● **Supplied text**:
= Beginning of Section =

BrdU is a thymidine analogue that is incorporated into the cell DNA at the S phase of cell cycle and allows the determination and quantification of cellular reproduction. Figure 5(a) presents some images of the BrdU assay where the total number of nuclei present can be seen by the blue DAPI staining including the BrdU-incorporated nuclei seen with orange overlaps. The total number of BrdU-positive cells was adjusted by the total number of cells present in each sample and expressed as percentages in Figure 5(b). The values represent mean ± standard deviation (SD) from three replicates. Triple asterisk indicates statistical significance against untreated CA fiber mat sample (<0.0002). The total amount of cells that attached to the fiber mats is shown in Figure S7 where it is suggested that the low number is due to the following reasons: (1) the cultured cell concentration was too low to be significant in (2) a 3-dimensional scaffold where the focusing could miss other nuclei present at a different focal lengths as per described in the acquisition methodology used. Examining cell proliferation by itself in a period of hours is not a mere indicator of the bioactivity of a material unless complimented with other assays. Other possible explanations that justify lower than expected cell numbers and proliferation were discussed already. Regardless of the cell numbers in this assay, the greatest proliferation rate was found for CA-MP, which is in accordance with the elevated number of cells found for this treatment (255) in the previous adhesion assay analysis as well

2.3. hFOB Differentiation and ECM Formation on Mats

To evaluate cellular development, the cell culture incubation time was extended to a period of 14 days to study the expression of maturation markers such as collagen and bone sialoprotein (BSP) as these are secreted from the cells when they are in the process of forming the bone matrix.

= End of Section =

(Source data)
= Beginning of Section =

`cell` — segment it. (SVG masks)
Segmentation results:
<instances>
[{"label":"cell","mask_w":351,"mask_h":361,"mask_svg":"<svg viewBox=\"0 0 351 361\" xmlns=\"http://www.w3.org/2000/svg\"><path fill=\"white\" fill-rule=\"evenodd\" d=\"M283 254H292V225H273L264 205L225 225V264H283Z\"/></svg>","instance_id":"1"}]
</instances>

= End of Section =

● **What you should do**:
Output everything in the fiber mat passage from "2.3. hFOB Differentiation" down to "the bone matrix.", copied exactly. The material has no connection to the fiber mat passage.

● **Solution**:
2.3. hFOB Differentiation and ECM Formation on Mats

To evaluate cellular development, the cell culture incubation time was extended to a period of 14 days to study the expression of maturation markers such as collagen and bone sialoprotein (BSP) as these are secreted from the cells when they are in the process of forming the bone matrix.